Bu hafta havaların da güzelleşmesiyle birlikte herkes kendini Boğaz kıyılarına attı ve İstanbul’un o güzel havasını içine çekti. Boğaz kıyısındaki birçok restoran ve bar yaza merhaba dedi. Boğaz deyince insanın aklına hemen balık gelir doğal olarak… Peki bu sezonda ne balıklar yenmeli?
Öncelikle bazı balıkların av yasağı sezonunda olduğunu size hatırlatmak istiyorum. Birçoğumuzun av yasağından fazla haberi yoktur. Üç tarafı denizlerle çevrili bir ülkede yaşıyor olmamıza rağmen denizlerimizin bize verdiği zenginlikleri seneler içinde tüketmeye başlamışız.
Peki buna nasıl yardımcı olabiliriz? Nasıl meyveyi ve sebzeyi mevsiminde daha güzel yiyorsak, balık da aynı bu şekildedir. Çiftlik balıkları deniz balığının yerini tutmadığı gibi, donmuş balıklar da aynı zevki vermezler hiçbir zaman…
Denzlerimizde hamsiden sonra en çok bulunan balık
Av yasağının çok sıkı olduğu bu günlerde İstanbul’da yapılan bir çalışmayı size tanıtmak istiyorum. Slowfood Türkiye, Fikir Sahibi Damaklar Grubu “İstanbul Lüfer’e hasret kalmasın” diye bir kampanya başlattı. Nedir bu kampanyanın amacı? Bu kampanyanın amacı boyu 24 cm altındaki lüferleri yani bizim çinekop ve sarıkanat olarak adlandırdığımız balıkların avlanmaması ve satın alınmaması üzerine yapılan bir çalışma. Soyu tükenmeye yakın olan bu denizlerimizin en güzel balığının kaybolmaması için yapılıyor. Boyu 24 cm geçmemiş olan bu lüferler daha yumurtlamadan yakalandıkları için azalmaya başladı. Bizde sadece alıp karşılığında hiçbir şey yapmadığımız için soyları tehlike altında…
Yaz daha int(11)miyor, lüfer yemek için bolca vaktimiz var. Durum da böyle olunca başka balıklardan faydalanmamız gerekiyor.
Gelelim av mevsimleri zamanlarında yiyebileceğimiz şahane balığa… İstavrit! İstavrit balığı uskumrugiller ailesinden bir balık türü. Çok lezzetli, kılçıklı, beyaz etli bir balıktır. Denizlerimizde hamsiden sonra en çok bulunan balık. Hafif basık ama küçük olmasına rağmen uzun bir balıktır. Kızartma, buğulama, ızgarası yapılır. Nisan ayından beri Karadeniz’e doğru göç ettiklerinden dolayı şu an Marmara Denizi’nde bolca bulunuyorlar. Her ne kadar bolca bulunsa da istavritin de minimum avlanma boyu 13 cm’dir. Küçüklerine “Kıraça” denir ve ne kadar lezzetli olsalar da avlanmamaları gerekir.

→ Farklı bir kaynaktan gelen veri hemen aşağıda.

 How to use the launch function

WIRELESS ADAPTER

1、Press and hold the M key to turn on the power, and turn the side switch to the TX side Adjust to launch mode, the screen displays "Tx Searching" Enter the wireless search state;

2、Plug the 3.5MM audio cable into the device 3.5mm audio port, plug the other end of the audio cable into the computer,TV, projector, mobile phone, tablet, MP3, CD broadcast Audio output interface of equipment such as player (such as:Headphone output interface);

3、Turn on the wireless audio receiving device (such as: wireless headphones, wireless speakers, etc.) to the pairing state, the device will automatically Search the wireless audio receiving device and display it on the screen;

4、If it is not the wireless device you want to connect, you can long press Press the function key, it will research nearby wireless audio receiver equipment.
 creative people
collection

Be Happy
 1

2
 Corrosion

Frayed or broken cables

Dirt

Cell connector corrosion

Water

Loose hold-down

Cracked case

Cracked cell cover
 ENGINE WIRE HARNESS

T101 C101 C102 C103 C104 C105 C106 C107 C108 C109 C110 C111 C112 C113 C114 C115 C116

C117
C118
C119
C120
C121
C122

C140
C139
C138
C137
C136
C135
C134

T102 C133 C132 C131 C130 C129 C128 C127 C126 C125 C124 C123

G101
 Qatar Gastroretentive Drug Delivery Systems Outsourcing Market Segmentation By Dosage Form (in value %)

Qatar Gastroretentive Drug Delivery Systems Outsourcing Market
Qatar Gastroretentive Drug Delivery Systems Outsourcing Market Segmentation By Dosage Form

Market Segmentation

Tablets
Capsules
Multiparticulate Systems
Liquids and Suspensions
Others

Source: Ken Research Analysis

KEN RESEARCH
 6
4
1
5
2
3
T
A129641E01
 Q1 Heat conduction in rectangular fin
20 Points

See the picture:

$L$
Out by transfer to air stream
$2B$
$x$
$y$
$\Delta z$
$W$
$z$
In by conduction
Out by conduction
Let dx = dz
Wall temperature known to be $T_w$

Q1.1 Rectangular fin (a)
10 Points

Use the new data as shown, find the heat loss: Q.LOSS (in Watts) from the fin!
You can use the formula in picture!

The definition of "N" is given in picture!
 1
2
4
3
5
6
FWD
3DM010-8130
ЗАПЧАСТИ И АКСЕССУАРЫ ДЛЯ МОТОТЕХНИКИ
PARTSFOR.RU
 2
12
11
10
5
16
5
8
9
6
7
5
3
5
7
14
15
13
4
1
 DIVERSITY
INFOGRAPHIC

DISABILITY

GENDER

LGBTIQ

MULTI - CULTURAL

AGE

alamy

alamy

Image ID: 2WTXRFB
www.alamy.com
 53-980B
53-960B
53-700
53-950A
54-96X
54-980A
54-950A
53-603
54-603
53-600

Gelelim bu hafta ki tarifimize… Hazır havalar ısındı artık camları da açabiliyoruz, demek oluyor ki evde kızartma zamanı gelmiş… İşte karşınızda “Tava istavrit ve bol domatesli, soğanlı roka salatası.”
Hepinize şimdiden afiyet olsun!
İstavrit tava
Malzemeler
4 kişilik
* 1 kilo istavrit
* 2 demet roka
* 1 paket kiraz domates
* 1 büyük soğan
* 1 tabak un
* Tuz-karabiber
* Zeytinyağı
* Limon
Kızartmak için;
* 300 ml ayçiçeği yağı
* 80 ml zeytinyağı
HazIrlanIŞI
1. İstavritlerinizi balıkçıda iyice temizlettikten sonra evde sudan geçirip peçete ile kurulayın. Ununuzu tuz ve karabiberleyip kuruladığınız istavritleri una bulayın.
*Una buladıktan sonra biraz silkeleyip fazla kalan unu üzerinden atın.
2. Soğanlarınız, domateslerinizi doğrayıp, rokanızla beraber iyice karıştırın. Üzerine limon, zeytinyağı, tuz-karabiber ekleyip salatanızı son bir kez karıştırın.
3. Bu sırada derin bir tavanın içinde ayçiçeği yağı ve zeytinyağınızı karıştırıp, iyice kızdırın. Yağınız iyice ısındıktan sonra istavritlerinizi 5-6’lı gruplarla kızartmaya başlayın (Çok uzun bir süre almayacaktır, istavritlerin yağın üstüne hafifçe çıkmaya başladığında hazır olacaklardır).
4.Balığınızı kızarttıktan sonra peçete ile fazla yağını alıp, sıcak olarak salatanızla beraber servis edin.